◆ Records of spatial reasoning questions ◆
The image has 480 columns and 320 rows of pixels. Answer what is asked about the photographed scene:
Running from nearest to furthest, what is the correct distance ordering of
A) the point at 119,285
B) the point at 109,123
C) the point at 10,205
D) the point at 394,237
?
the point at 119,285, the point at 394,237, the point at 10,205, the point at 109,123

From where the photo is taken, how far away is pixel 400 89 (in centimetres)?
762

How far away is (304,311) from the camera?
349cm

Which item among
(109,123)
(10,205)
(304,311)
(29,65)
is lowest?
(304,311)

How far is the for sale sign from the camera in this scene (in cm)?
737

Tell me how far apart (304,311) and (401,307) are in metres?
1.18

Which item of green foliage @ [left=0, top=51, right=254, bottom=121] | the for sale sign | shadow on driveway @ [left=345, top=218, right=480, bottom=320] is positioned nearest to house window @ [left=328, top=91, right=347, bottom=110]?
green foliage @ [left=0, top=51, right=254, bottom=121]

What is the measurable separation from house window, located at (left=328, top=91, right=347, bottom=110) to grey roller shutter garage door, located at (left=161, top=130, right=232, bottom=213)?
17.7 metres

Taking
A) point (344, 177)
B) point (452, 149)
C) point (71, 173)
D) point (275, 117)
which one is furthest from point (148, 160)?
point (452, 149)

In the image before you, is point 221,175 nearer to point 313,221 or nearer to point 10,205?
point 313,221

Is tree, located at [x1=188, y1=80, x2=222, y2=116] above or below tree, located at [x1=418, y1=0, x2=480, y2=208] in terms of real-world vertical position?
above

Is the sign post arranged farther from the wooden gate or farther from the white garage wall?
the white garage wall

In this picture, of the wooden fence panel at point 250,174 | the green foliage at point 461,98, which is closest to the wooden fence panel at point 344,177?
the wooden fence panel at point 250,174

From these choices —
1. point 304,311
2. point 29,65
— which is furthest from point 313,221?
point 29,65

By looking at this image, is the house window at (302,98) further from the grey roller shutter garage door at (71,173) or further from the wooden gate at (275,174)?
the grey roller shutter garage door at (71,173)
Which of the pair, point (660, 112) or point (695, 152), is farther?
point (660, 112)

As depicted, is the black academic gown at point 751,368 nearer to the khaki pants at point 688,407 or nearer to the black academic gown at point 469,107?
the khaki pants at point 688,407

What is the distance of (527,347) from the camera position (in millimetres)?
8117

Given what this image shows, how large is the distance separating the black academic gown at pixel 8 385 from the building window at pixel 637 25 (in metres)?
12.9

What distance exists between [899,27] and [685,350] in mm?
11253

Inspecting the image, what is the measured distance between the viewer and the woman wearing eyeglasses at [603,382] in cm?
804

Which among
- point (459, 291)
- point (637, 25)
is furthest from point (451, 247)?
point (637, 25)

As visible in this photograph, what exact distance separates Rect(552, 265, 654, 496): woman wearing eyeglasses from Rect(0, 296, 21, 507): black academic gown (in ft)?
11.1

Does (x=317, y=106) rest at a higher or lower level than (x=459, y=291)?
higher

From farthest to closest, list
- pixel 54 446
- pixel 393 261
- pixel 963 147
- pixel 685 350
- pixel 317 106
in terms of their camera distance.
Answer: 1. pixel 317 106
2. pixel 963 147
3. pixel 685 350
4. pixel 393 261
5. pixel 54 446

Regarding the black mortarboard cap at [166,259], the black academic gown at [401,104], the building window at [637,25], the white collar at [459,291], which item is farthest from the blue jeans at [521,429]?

◆ TASK ◆
Copy these lines word for word, starting at the line that contains "Does (x=317, y=106)" and ending at the line that contains "5. pixel 54 446".

◆ RESULT FOR THIS EXERCISE ◆
Does (x=317, y=106) rest at a higher or lower level than (x=459, y=291)?
higher

From farthest to closest, list
- pixel 54 446
- pixel 393 261
- pixel 963 147
- pixel 685 350
- pixel 317 106
in terms of their camera distance.
Answer: 1. pixel 317 106
2. pixel 963 147
3. pixel 685 350
4. pixel 393 261
5. pixel 54 446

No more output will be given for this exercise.